# Buy/Sell forum for Reptiles??



## Drunkenblade (Aug 15, 2004)

I noticed that there is a Buy/Sell forum for fish, but not Reptiles. I fully understand that Fish are the Main Topic of this Site, But do you have a Reptile Classifieds or am I just missing it??

I am also wondering where you all buy your Reptiles??? Online??? Pet store???


----------



## Death in #'s (Apr 29, 2003)

Drunkenblade said:


> I noticed that there is a Buy/Sell forum for fish, but not Reptiles. I fully understand that Fish are the Main Topic of this Site, But do you have a Reptile Classifieds or am I just missing it??
> 
> I am also wondering where you all buy your Reptiles??? Online??? Pet store???


 well for reptiles we just use the members classified
and i get mine for all over 
if u want go to kingsnake.com and they have a awesome reptile classfieds
or reptimart.com


----------



## lemmywinks (Jan 25, 2004)

you can sell reptiles in the member classifieds because it is not just for fish









and i just get my reptiles from the pet store


----------



## ZMonte85 (Nov 23, 2003)

Check out Kingsnake.com, they have an extensive classified section. Seems like a lot of good breeders over there as well.


----------



## Puddjuice (Mar 11, 2004)

Thanks Death. I was just getting poissed cuz I couldn't find any online gecko stores and you pulled through. Thanks.


----------



## Atlanta Braves Baby! (Mar 12, 2003)

Drunkenblade said:


> I noticed that there is a Buy/Sell forum for fish, but not Reptiles. I fully understand that Fish are the Main Topic of this Site, But do you have a Reptile Classifieds or am I just missing it??
> 
> I am also wondering where you all buy your Reptiles??? Online??? Pet store???

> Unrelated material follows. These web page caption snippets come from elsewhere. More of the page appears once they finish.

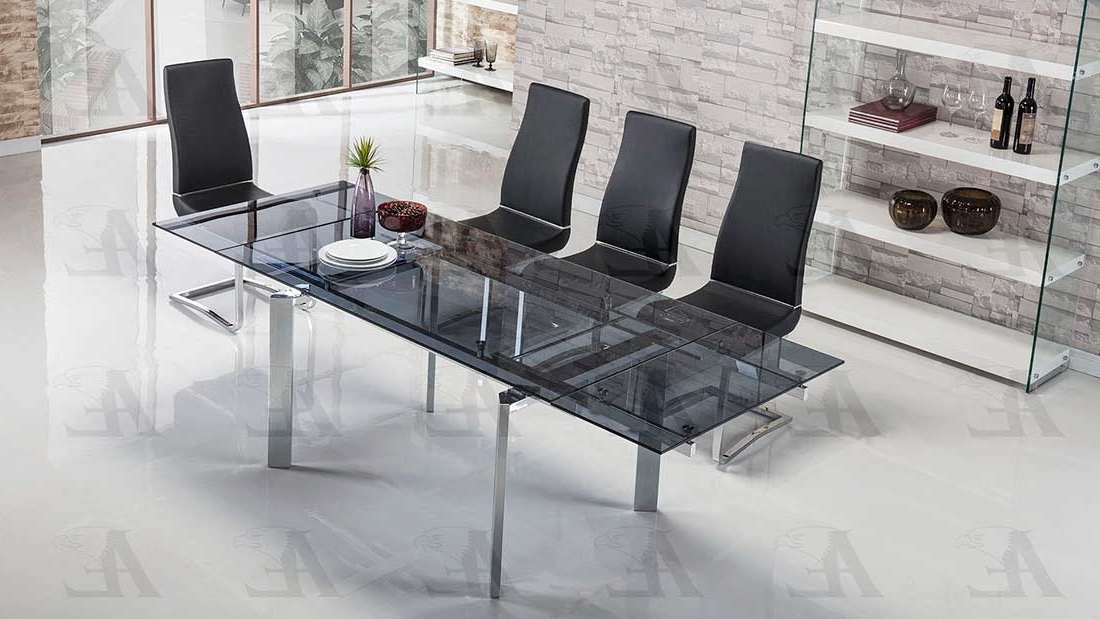 Modern Dining In Fashionable Smoked Glass Dining Tables And Chairs (View 9 of 20)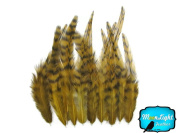 Hair Feathers ; 1 Dozen - SHORT GOLDEN OLIVE Grizzly Rooster Hair Extension Feathers
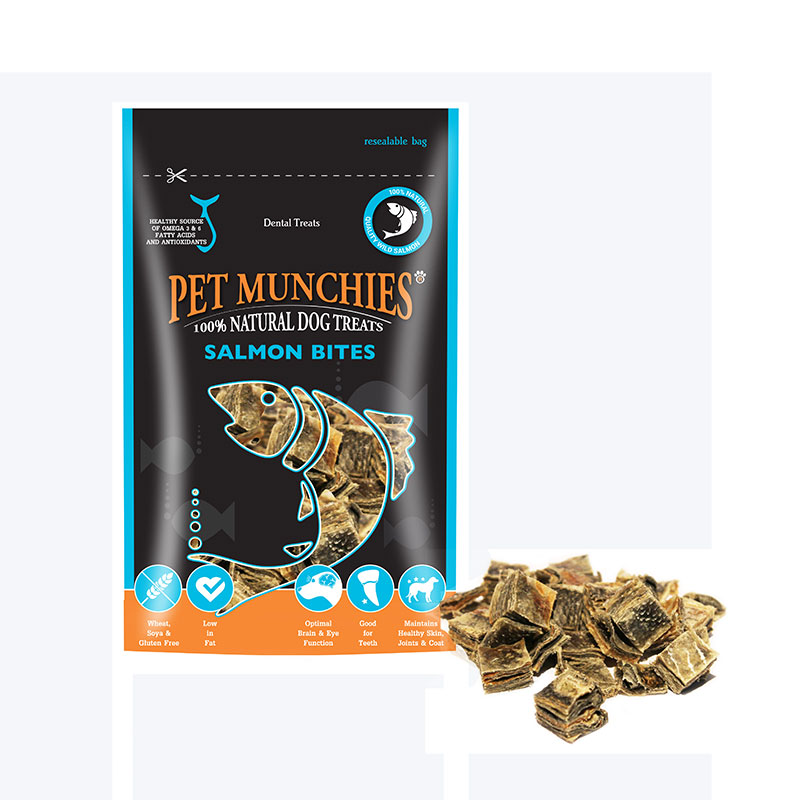 Pet Munchies Salmon Bites 90gr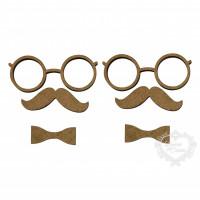 Óculos, Bigode E Gravata - 2 Unidades - ..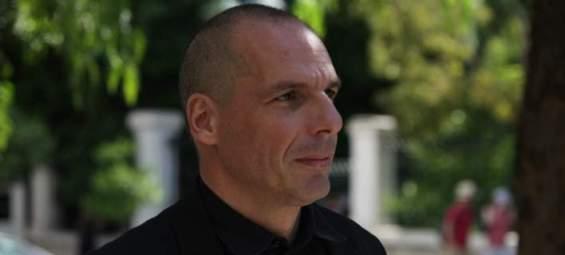 baroufakis708_3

 Feel free to post up your sell in the classifieds.


----------



## Drunkenblade (Aug 15, 2004)

All I saw was Fish.... I just feel weird posting Reptiles in a Fish Forum









Thanks for the help so far.... I am a frequent user of Fauna, Kingsnake and Reptibid...... All good sites!!

If you do/don't know I breed quite a few diff. Species of Kings/Milks and have been doing it for a long time..... About 2 months ago I Split Ties with my Buisiness Partner to venture out on my own.... "Rough"

I was not a big Computer user until then and mostly relied on my Ex-Partner to do the Comp. sales/work while I focused on breeding projects.

Anyway I am triing to find as much info as I can on where you all visit/buy Reptiles online to get better Ideas about how I can improve my own site.....

Look.... I am new to your Forum and could use an opinion from people I have had little contact with........(does that make sense??)

Feel Free to Visit My Website and let me Know what you think







It has been up for about 5 weeks and I am still posting pics.....

Once again, take a peek... Be honest! If it is a pile of "Crap" let me know!

http://www.webspawner.com/users/drunkenblade/index.html


----------



## Atlanta Braves Baby! (Mar 12, 2003)

I think you should talk to Xenon about become a community sponser here. After doing that you can sell your herps to members and advertise to members here on the site.


----------